##### DATA RECORDS
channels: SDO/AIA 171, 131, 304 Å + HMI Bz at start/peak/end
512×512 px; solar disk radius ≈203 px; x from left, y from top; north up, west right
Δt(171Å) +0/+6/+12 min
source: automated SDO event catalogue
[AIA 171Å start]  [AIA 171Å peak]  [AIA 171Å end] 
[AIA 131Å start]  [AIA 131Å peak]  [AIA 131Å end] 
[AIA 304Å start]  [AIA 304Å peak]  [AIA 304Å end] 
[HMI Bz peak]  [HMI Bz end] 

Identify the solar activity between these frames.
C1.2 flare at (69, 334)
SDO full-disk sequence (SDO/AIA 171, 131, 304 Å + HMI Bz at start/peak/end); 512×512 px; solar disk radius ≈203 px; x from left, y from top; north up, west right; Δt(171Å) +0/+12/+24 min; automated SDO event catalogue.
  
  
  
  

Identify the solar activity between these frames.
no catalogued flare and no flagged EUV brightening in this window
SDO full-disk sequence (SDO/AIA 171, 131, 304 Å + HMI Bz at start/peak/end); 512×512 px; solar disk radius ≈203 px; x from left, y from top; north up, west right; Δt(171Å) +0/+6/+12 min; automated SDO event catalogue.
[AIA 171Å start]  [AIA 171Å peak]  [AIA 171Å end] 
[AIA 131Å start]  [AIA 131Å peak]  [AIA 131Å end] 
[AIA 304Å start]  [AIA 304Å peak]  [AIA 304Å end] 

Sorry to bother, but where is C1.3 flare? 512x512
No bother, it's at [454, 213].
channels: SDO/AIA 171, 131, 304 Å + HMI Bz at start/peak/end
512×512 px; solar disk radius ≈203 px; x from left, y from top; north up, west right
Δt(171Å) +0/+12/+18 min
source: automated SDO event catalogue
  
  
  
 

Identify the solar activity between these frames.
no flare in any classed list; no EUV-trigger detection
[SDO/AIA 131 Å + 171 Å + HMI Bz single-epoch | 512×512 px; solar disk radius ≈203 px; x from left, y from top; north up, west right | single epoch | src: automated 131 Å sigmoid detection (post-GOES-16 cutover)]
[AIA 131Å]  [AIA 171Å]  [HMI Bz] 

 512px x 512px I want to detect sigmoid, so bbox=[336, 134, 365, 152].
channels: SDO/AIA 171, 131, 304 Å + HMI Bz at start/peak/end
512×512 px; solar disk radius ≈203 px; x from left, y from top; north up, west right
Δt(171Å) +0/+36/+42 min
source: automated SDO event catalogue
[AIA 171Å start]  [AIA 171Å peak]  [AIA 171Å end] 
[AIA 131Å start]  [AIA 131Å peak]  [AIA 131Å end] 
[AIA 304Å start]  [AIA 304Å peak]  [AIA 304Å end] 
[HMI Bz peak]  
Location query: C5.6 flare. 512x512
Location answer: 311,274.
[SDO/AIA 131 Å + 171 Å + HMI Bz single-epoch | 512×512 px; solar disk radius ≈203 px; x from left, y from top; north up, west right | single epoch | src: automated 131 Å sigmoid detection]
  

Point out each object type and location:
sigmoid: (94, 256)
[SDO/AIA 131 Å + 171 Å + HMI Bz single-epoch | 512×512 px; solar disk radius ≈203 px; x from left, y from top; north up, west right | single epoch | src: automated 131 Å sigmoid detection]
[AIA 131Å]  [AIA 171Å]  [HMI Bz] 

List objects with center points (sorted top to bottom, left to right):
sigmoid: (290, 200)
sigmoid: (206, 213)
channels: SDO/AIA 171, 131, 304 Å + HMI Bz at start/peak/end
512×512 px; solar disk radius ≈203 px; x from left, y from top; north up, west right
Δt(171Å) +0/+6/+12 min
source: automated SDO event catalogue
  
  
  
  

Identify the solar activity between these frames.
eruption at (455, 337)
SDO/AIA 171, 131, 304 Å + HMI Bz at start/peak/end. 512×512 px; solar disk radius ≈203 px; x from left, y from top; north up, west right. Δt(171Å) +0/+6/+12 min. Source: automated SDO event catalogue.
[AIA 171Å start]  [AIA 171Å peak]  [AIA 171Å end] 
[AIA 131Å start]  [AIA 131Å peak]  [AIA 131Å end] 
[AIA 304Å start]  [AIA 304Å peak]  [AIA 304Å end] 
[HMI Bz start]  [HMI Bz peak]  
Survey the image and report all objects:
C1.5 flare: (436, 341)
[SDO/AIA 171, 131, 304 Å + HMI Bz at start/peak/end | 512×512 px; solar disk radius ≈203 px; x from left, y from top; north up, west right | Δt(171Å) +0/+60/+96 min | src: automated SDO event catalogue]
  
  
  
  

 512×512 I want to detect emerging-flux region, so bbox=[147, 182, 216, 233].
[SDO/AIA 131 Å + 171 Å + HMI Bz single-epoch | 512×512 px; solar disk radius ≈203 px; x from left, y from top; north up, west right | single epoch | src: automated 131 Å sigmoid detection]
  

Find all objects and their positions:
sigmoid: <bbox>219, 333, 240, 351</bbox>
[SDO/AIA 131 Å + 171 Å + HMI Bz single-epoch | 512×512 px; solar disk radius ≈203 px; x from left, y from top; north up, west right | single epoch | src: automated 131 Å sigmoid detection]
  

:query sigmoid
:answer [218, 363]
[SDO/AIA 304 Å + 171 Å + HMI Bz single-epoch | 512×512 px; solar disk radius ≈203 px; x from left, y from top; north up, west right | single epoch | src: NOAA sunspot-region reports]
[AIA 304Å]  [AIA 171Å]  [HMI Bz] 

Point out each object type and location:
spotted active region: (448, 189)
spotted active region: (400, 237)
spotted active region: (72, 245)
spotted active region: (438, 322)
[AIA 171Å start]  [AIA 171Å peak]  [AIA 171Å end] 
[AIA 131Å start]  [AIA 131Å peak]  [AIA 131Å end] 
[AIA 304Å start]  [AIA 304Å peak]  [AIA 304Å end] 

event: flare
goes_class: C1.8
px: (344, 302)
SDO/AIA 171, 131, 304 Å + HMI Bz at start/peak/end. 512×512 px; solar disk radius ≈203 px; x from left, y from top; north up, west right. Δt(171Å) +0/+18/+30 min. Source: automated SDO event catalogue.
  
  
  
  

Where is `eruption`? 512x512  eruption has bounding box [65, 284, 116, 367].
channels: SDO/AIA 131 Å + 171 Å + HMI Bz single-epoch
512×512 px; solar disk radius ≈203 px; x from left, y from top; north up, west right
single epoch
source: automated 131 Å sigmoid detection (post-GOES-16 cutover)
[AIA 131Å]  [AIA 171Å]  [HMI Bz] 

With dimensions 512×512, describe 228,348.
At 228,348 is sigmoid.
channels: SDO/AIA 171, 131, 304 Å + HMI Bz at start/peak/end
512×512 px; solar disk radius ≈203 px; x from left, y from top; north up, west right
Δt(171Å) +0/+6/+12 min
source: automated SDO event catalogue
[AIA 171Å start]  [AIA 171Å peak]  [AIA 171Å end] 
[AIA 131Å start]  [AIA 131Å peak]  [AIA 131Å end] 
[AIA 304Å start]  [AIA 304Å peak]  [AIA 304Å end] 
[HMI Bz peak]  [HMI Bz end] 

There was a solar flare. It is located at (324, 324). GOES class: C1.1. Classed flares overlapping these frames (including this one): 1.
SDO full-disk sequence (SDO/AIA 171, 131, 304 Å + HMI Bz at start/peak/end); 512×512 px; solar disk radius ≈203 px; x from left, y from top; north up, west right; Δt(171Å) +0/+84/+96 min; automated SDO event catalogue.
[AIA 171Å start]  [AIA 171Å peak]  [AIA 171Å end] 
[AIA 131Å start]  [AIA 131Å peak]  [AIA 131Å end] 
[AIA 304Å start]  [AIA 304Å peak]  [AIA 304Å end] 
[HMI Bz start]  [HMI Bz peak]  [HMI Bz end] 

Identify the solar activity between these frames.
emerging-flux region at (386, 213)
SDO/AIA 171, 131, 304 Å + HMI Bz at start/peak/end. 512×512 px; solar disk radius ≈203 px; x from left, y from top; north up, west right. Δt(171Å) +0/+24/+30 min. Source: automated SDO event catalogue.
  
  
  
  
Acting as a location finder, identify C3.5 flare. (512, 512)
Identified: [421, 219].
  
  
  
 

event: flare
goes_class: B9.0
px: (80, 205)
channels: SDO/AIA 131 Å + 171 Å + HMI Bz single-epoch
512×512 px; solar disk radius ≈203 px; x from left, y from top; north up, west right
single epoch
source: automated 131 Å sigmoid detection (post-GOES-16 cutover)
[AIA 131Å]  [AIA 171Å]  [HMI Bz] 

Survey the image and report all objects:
##########
### PROMPT
From the "There was a" line to the close of the listing, restate each line word for word.

### REPLY
There was a solar flare. It is located at (324, 324). GOES class: C1.1. Classed flares overlapping these frames (including this one): 1.
SDO full-disk sequence (SDO/AIA 171, 131, 304 Å + HMI Bz at start/peak/end); 512×512 px; solar disk radius ≈203 px; x from left, y from top; north up, west right; Δt(171Å) +0/+84/+96 min; automated SDO event catalogue.
[AIA 171Å start]  [AIA 171Å peak]  [AIA 171Å end] 
[AIA 131Å start]  [AIA 131Å peak]  [AIA 131Å end] 
[AIA 304Å start]  [AIA 304Å peak]  [AIA 304Å end] 
[HMI Bz start]  [HMI Bz peak]  [HMI Bz end] 

Identify the solar activity between these frames.
emerging-flux region at (386, 213)
SDO/AIA 171, 131, 304 Å + HMI Bz at start/peak/end. 512×512 px; solar disk radius ≈203 px; x from left, y from top; north up, west right. Δt(171Å) +0/+24/+30 min. Source: automated SDO event catalogue.
  
  
  
  
Acting as a location finder, identify C3.5 flare. (512, 512)
Identified: [421, 219].
  
  
  
 

event: flare
goes_class: B9.0
px: (80, 205)
channels: SDO/AIA 131 Å + 171 Å + HMI Bz single-epoch
512×512 px; solar disk radius ≈203 px; x from left, y from top; north up, west right
single epoch
source: automated 131 Å sigmoid detection (post-GOES-16 cutover)
[AIA 131Å]  [AIA 171Å]  [HMI Bz] 

Survey the image and report all objects:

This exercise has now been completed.